IST LUNCH BUNCH
Customizable Computing — From Single-chip to Datacenters
In our 2008 proposal to the NSF Expeditions in Computing program, we argued that future computing systems would be customizable with extensive use of accelerators, as custom-designed accelerators often provide 10-100X performance/energy efficiency over the general-purpose processors. Such an accelerator-rich architecture presents a fundamental departure from the classical von Neumann architecture, which emphasizes efficient sharing of the executions of different instructions on a common pipeline, providing an elegant solution when the computing resource is scarce. In constrast, the accelerator-rich architecture features heterogeneity and customizaiton for energy efficiency, which is better suited for energy-constrained designs where the silicon resource is abundant. Our research program on customizable computing turned out to be very timely and impactful -- with Intel's $17B acquistion of Altera completed in December 2015, customizable computing is going from advanced research projects into mainstream computing technologies.

* _SUPPLIED MATERIAL_
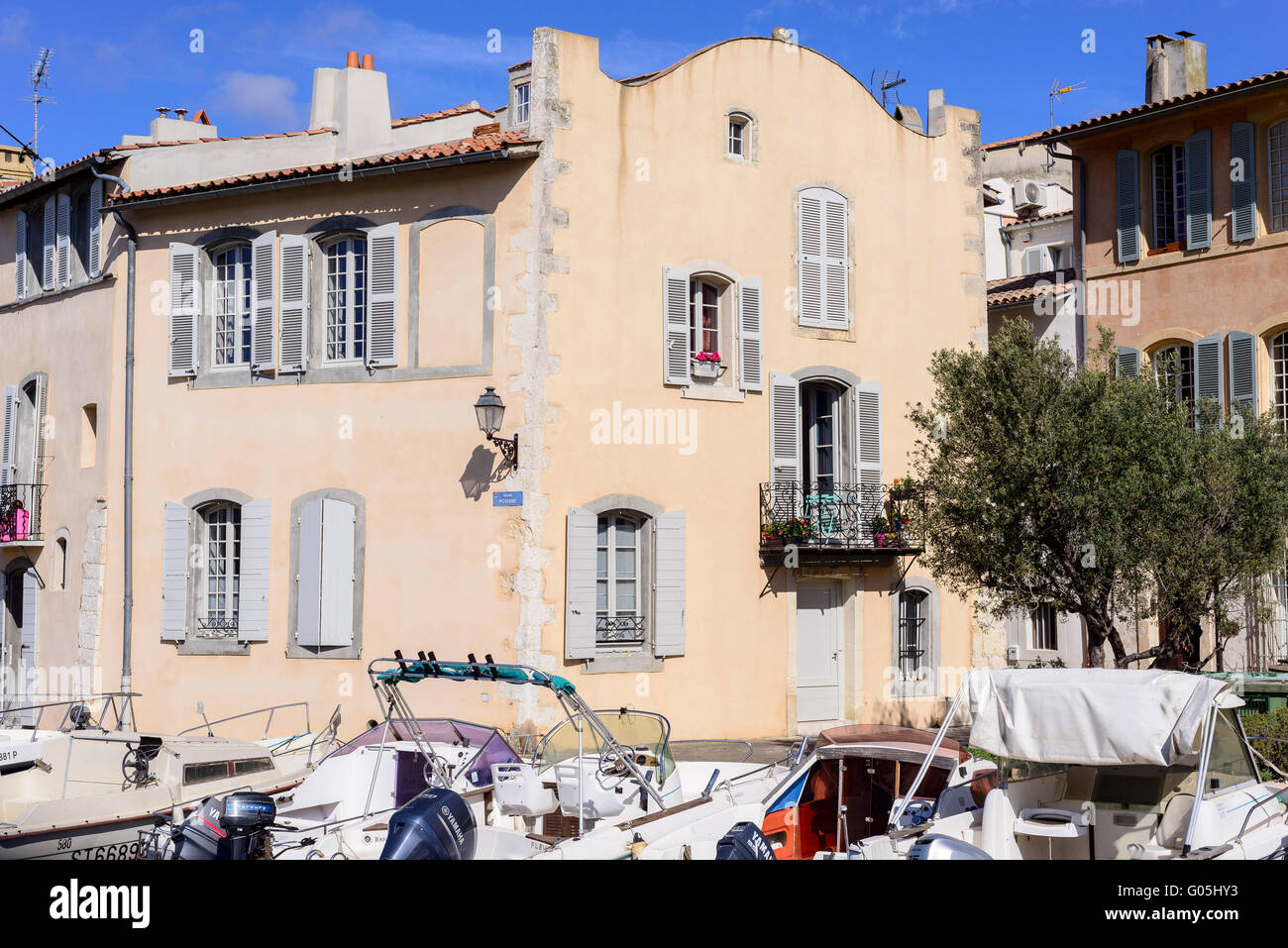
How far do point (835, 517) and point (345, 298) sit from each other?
7466 mm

* _INSTRUCTIONS_
1. According to the customizable computing passage, how much better performance/energy efficiency do custom-designed accelerators often provide over general-purpose processors?
2. Resume the passage on customizable computing, picking up right after its final sentence.

* _ANSWERS TO THE EXERCISE_
1. 10-100X

2.
In this talk, I shall first present an overview of our research on customizable computing, from single-chip, to server node, and to data centers, with extensive use of composable accelerators and field-programmable gate-arrays (FPGAs), and highlight our successes in several application domains, including medical imaging, machine learning, and computational genomics. Then, I present our ongoing work on enabling automation for customized computing. One effort is on automated compilation for combining source-code level transformation for high-level synthesis with efficient parameterized architecture template generations. Another direction is to develop efficient runtime support for scheduling and transparent resource management for integration of FPGAs for datacenter-scale acceleration with support to the existing programming interfaces, such as MapReduce, Hadoop, and Spark, for large-scale distributed computation. I shall highlight the algorithmic and implementation challenges and our solutions to many of these compilation and runtime optimization problems.